Instinctivement, j’avais tourné la tête dans la direction du bruit. Mon regard s’était arrêté sur une voiture que je n’avais jamais vue auparavant, aux vitres teintées. Une seconde plus tard, il les avait baissées et nos regards s’étaient accrochés. C’était lui. Il était là, à quelques mètres de moi.

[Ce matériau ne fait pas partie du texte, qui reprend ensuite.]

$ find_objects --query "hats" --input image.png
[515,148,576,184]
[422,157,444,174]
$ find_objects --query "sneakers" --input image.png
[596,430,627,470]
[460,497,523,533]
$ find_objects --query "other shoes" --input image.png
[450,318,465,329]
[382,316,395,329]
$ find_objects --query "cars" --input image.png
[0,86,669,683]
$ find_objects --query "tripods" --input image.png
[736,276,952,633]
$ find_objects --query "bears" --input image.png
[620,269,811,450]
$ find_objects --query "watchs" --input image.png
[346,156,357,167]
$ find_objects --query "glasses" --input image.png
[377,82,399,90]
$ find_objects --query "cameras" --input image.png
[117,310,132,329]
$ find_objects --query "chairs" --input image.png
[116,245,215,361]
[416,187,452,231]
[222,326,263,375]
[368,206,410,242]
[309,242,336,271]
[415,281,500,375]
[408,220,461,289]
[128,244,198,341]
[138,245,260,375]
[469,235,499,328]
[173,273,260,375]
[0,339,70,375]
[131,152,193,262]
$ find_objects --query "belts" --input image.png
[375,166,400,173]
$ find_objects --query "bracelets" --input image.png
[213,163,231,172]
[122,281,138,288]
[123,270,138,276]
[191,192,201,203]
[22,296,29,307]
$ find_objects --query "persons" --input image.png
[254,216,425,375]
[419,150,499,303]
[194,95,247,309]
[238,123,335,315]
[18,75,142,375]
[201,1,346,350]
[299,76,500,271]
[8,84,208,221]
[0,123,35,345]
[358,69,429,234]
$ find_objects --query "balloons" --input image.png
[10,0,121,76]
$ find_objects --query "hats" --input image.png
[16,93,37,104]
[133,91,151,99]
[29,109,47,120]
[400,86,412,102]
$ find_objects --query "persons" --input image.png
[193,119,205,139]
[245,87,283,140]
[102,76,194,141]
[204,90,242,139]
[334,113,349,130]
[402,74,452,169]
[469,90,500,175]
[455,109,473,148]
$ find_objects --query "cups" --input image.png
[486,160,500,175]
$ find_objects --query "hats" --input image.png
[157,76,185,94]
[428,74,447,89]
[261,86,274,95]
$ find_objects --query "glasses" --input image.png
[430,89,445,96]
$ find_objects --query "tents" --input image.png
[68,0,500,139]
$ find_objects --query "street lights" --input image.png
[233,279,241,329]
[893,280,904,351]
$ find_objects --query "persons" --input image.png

Il était revenu.

Aussi fou que cela puisse paraître, j’avais été heureuse de le revoir après presque deux semaines de silence. Il était là, dans mon quartier. En réalisant ça, je m’étais aussitôt reprise : que faisait-il là ? Et surtout, comment avait-il su où j’habitais ?

Après quelques secondes à nous regarder, je m’étais approchée de la voiture et, une fois près de lui, j’avais croisé les bras contre ma poitrine.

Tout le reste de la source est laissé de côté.